Distress signals

There can be few scarier concepts for a home owner than repossession. Losing the property you call home and being forced into an unknown future is a prospect no one wishes to face. Yet, with five Bank Base Rate increases in 11 months, the screw is tightening on many people’s finances and along with it, their ability to meet mortgage repayments. As such, lenders and intermediaries are bracing themselves for a rise in repossession figures later in the year as the effects of the rises start to properly kick in.

Threat masked?

Yet, is the true threat repossession poses being masked? Moore Blatch believes so and claims the number of forced sales belies the potential for repossessions. It says at least an equal number of forced sales occur for every repossession and figures fail to take into account the ‘hidden majority’ of sales to avoid a repossession occurring.

It points to the Department of Constitutional Affairs figures for 2006 that recorded the highest number of Court possession orders since 1993 at 89,857. Of these, 19 per cent resulted in the repossession of the property compared to 56 per cent of the 105, 283 possession orders made in 1993.
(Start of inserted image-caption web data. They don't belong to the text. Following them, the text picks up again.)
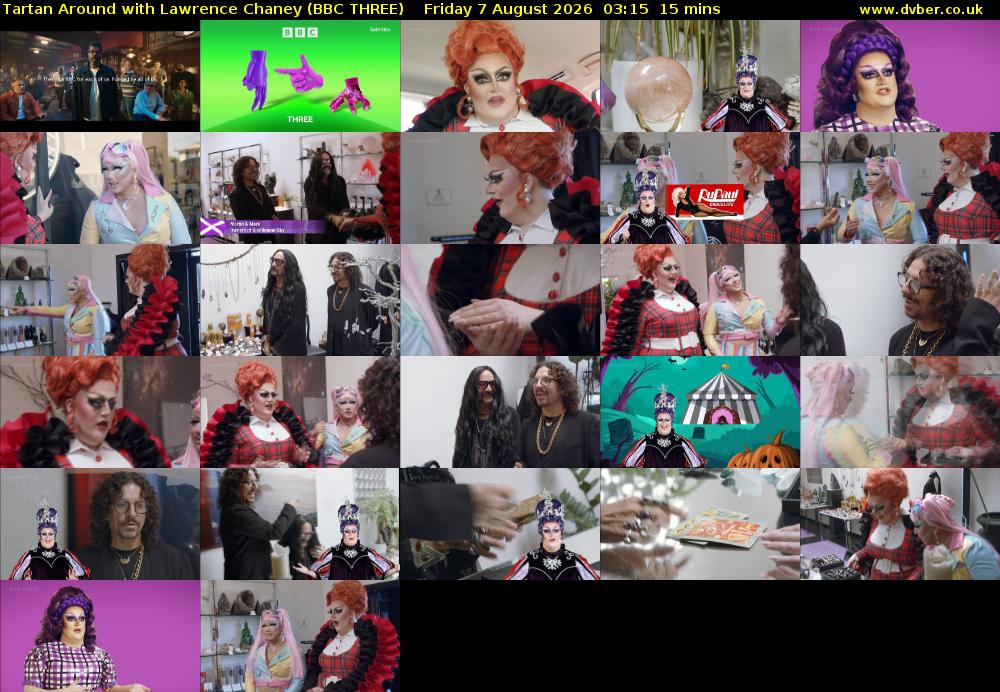 Tartan Around with Lawrence Chaney (BBC THREE) Friday 7 August 2026 03:15 - 03:30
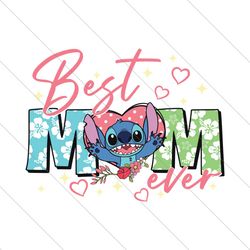 Stitch Best Mom Ever Mothers Day SVG File Digital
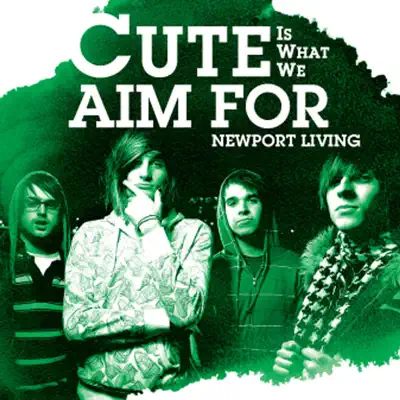 Newport Living - Single - Cute Is What We Aim For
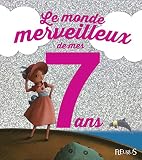 Le Monde Merveilleux De Mes 7 Ans Pour Les Filles 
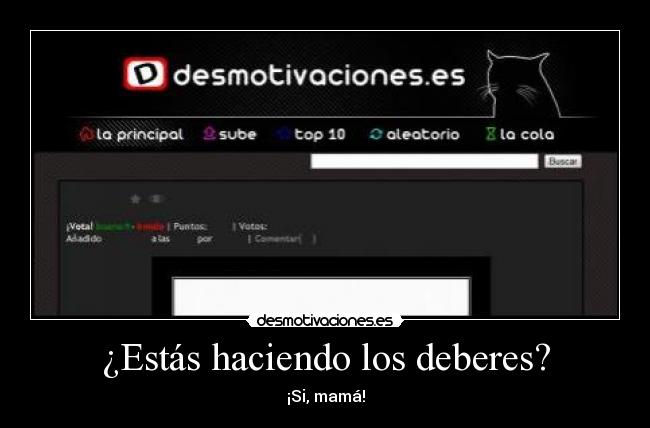 ¿Estás haciendo los deberes? - ¡Si, mamá!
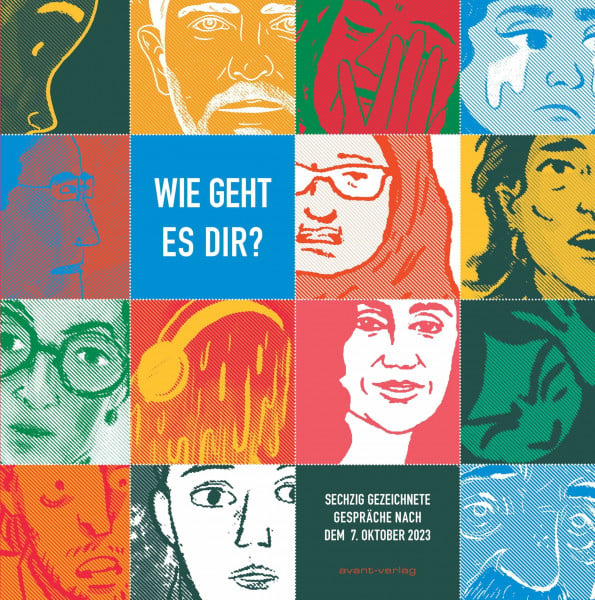 Frank, Nathalie Wie geht es dir?: 60 gezeichnete Gespräche nach dem 7. Oktober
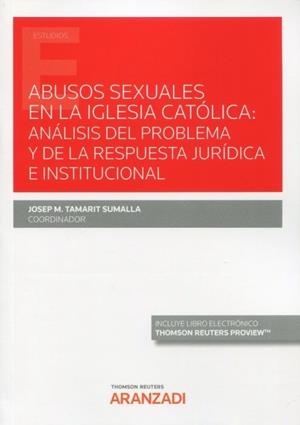 ABUSOS SEXUALES EN LA IGLESIA CATOLICA : ANALISIS DEL PROBLEMA Y DE LA RESPUESTA JURÍDICA E INSTITUCIONAL | 9788413911601 | TAMARIT SUMALLA, JOSEP M.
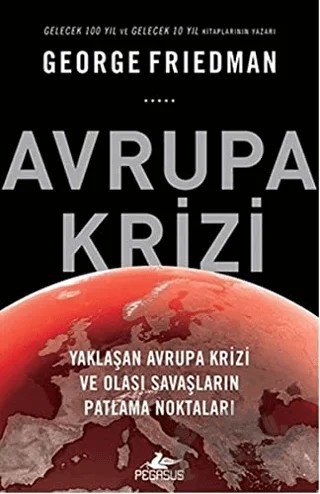 Avrupa Krizi – George Friedman – Pegasus Yayınları kitap kapağı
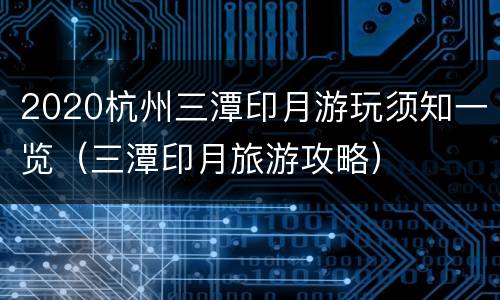 2020杭州三潭印月游玩须知一览（三潭印月旅游攻略）
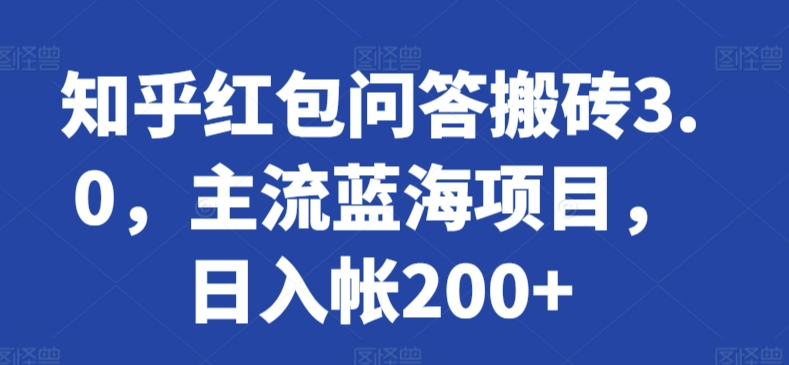知乎红包问答搬砖3.0，主流蓝海项目，日入帐200+【揭秘】-599资源坊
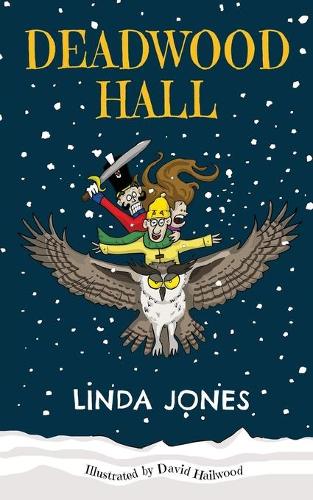 DEADWOOD HALL: A thrilling magical fantasy adventure for children aged 7-10 (Oozing Magic series)
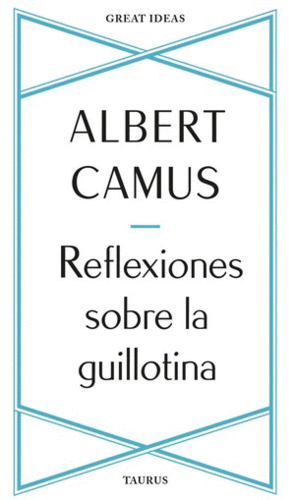 REFLEXIONES SOBLRE LA GUILLOTINA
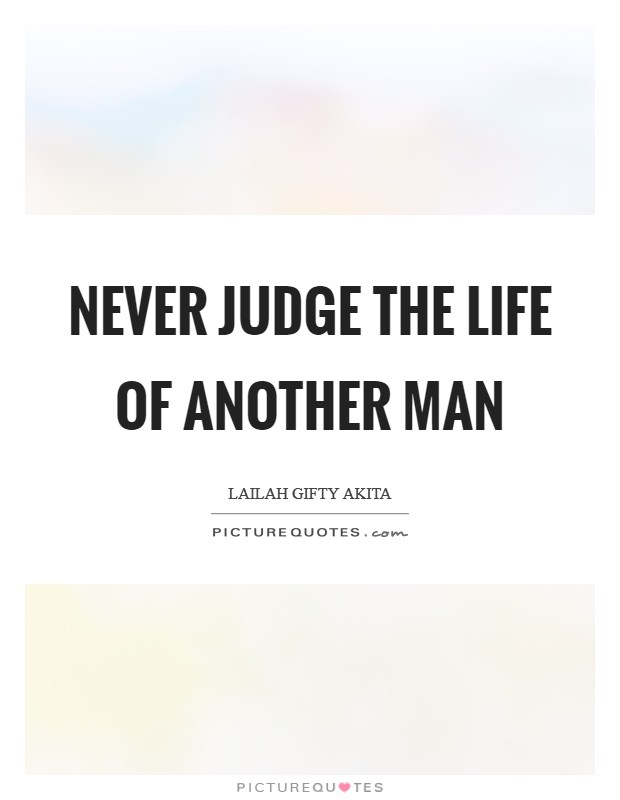 Never judge the life of another man Picture Quote #1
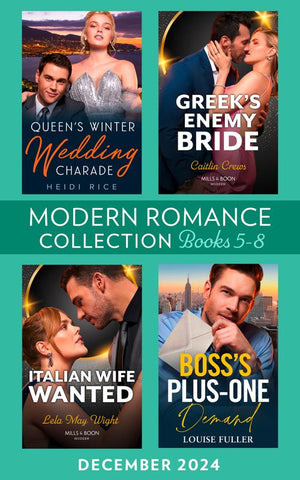 Modern Romance December 2024 Books 5-8: Queen's Winter Wedding Charade (By Royal Arrangement) / Greek's Enemy Bride / Boss's Plus-One Demand / Italian Wife Wanted by Heidi Rice, Caitlin Crews, Louise Fuller and Lela May Wight (9780008944117)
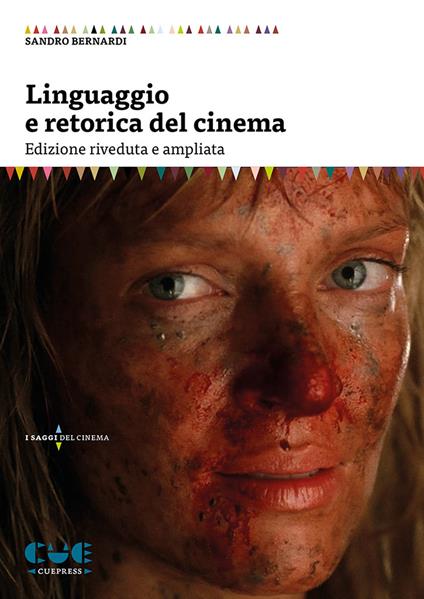 Linguaggio e retorica del cinema - Sandro Bernardi - copertina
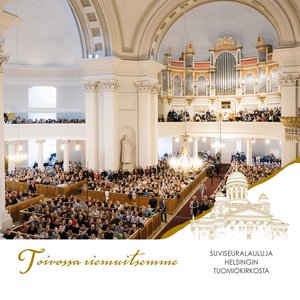 Toivossa riemuitsemme - Suviseuralauluja Helsingin Tuomiokirkosta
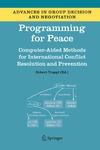 Trappl R.  Programming for Peace : Computer-Aided Methods for International Conflict Resolution and Prevention (Advances in Group Decision and Negotiation)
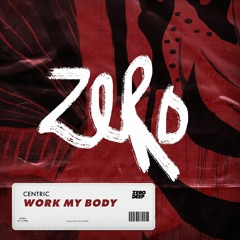 Centric - Work My Body (Radio Edit)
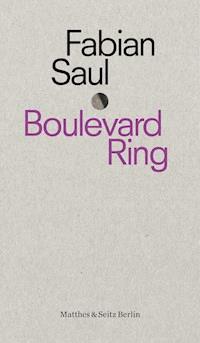 Boulevard Ring - Fabian Saul - ebook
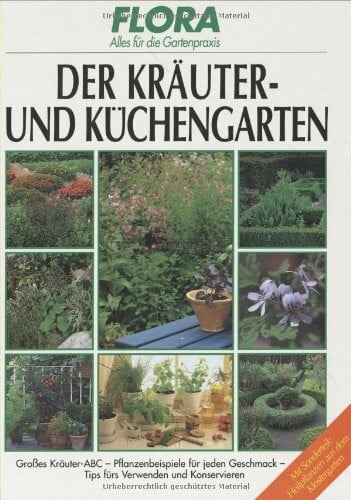 , unbekannt Der Kräuter- und Küchengarten. Im Garten und auf der Fensterbank sind die aromatischen und heilkräftigen Pflanzen eine Bereicherung. Alles über Anbau, ... und der Küche steht in diesem Buch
However, Ray Boulger, senior technical manager for John Charcol, rubbishes the idea figures are being skewed and points out that the early 1990s was a very different market. He says: “Anyone struggling with repayments is going to be better off selling their property and the advice brokers will give those struggling with repayments is to downsize. If you compare figures now to previous ones, there is no reason why there should be significantly more or less people selling to avoid repossession.”

While Boulger admits the housing market is not as good as it has been, he maintains: “People are more financially aware than in the 90s with arguably better advice. If people are selling before they get repossessed, they will come out better because there are all sorts of costs that get added in repossessing and ultimately the borrower comes out worse.”

Distress sales

Darren Pescod, managing director of The Mortgage Broker Ltd, backs Boulger’s comments and highlights a growing industry of companies aggressively marketing ‘distress sales’ where the company buys the house from the owner and rents it back.

He says: “These companies are popping up everywhere. They buy the property at a 15 to 20 per cent discount and then the person pays rent and they don’t have to move. For the right people in the right circumstances, such as if they are under imminent threat of repossession in the next seven days, it has to be a legitimate option. But for other people, why sell under value? Why not sell for market value and realise the cash.”

Yet, even with selling up, Pescod notes that things are never simple, as getting a tenancy could prove easier said than done with the credit checks landlords routinely run nowadays.

Colin Snowdon, chief executive of Wave, comments: “We are coming out of the part of the cycle that’s been incredibly benign and moving into a more challenging cycle. However, we must remember the repossession figures will be rising from a very low base. Things are going to get tougher and not just for the mortgage industry.”

On the verge of a crisis?

Matthew Wyles, group development director at Portman BS, agrees, and says it will be the unsecured lenders that will feel the pain of defaults first. He adds that he has seen no evidence to suggest forced sales are mounting, but notes: “There is some evidence that amateur landlords are getting shaken out of the market as it becomes less economically compelling, and if a lender has done a lot of lending with high multiples, then that also might cause issues. However, do I think we are on the verge of a credit crisis? No, I don’t.”

Snowdon also defends any suggestion that lenders do not take affordability seriously and are lending too liberally to borrowers. He says: “There are bound to be some people that can’t afford the mortgage, yet lenders do everything they can to avoid it. Repossessions are not just caused by affordability, but such events as a break down or losing a job; it’s not just the effect of rising interest rates. That just piles on the pressure.”

So, while a rise in repossession appears inevitable, everyone knows that it is in no one’s interest for it to happen. At such a time, advice for struggling borrowers is paramount before the situation gets too bad, and brokers would do well to keep tabs on customers who may be feeling the strain. A forced sale may not be a palatable idea, but it remains far better than a repossession for all concerned.